The intro and background to this debate can be found here.


The 1998 Yankees are held up as one of the best teams in the history of baseball–in the history of sports, even. Counting the postseason, they went an astounding 125-50, sweeping two of their postseason opponents, and taking home world championship #25. They won 114 games in the regular season. 114!
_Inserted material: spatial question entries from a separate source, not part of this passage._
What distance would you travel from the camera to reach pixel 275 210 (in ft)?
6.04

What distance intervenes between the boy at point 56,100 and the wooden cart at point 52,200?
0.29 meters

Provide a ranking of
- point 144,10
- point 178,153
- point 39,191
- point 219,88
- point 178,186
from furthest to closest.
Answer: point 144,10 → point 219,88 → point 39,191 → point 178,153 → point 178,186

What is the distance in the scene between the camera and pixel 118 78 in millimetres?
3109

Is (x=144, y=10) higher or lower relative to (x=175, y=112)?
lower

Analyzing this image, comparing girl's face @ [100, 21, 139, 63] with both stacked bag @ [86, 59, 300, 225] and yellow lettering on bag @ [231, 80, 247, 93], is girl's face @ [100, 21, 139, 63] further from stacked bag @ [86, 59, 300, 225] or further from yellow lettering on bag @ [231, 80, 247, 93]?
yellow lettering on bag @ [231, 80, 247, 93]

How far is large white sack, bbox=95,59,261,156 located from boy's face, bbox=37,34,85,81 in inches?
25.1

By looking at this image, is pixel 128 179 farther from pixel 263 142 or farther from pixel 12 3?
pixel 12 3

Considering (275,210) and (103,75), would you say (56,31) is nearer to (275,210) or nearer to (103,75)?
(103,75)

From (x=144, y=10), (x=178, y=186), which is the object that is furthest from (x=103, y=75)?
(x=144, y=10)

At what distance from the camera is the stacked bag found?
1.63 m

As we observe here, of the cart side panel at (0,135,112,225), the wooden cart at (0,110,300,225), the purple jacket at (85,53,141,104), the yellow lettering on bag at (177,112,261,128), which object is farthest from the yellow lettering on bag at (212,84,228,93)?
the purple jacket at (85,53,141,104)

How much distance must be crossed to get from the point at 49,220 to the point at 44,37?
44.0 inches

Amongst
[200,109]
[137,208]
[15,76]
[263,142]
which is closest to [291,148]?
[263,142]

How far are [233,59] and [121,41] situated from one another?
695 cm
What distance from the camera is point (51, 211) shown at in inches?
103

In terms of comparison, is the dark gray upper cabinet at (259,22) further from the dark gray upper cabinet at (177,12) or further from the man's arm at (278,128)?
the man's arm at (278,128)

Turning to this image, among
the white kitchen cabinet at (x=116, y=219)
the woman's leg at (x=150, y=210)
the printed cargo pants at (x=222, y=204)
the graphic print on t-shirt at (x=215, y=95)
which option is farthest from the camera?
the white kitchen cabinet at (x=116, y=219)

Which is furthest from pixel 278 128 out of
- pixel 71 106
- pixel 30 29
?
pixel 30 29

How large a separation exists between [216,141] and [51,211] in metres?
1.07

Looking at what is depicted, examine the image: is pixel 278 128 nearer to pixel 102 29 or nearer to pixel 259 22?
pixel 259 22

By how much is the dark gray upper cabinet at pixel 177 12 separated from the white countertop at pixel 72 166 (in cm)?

And uniquely enough, they did it without a real superstar. There was no A-Rod, Bonds, Pujols around which the team was built. Instead, the team was built on a group of tremendous talent–Jeter, Bernie, Tino, Posada, Paul O’Neill, Daryl Strawberry, El Duque, Pettitte, David Cone, David Wells. Looking through the leaderboards for 1998, the only one of these players even in the conversation for best at his position is Bernie, and that’s only if you ignore Ken Griffey’s tremendous advantage defensively. And yet they won 114 games.

So I understand the skepticism you’re going to feel in a minute or two. I know that a lot of readers will dismiss what I have to say almost instantly. It’s impossible, unthinkable, too optimistic. I’m just a whippersnapper looking to stir up trouble. Well, go ahead, doubt:

The 2010 Yankees are as good, or better, than the 1998 Yankees.

There, I said it. Bring on the hate mail.

…wait. You’re still here? I suppose I may as well explain myself, then.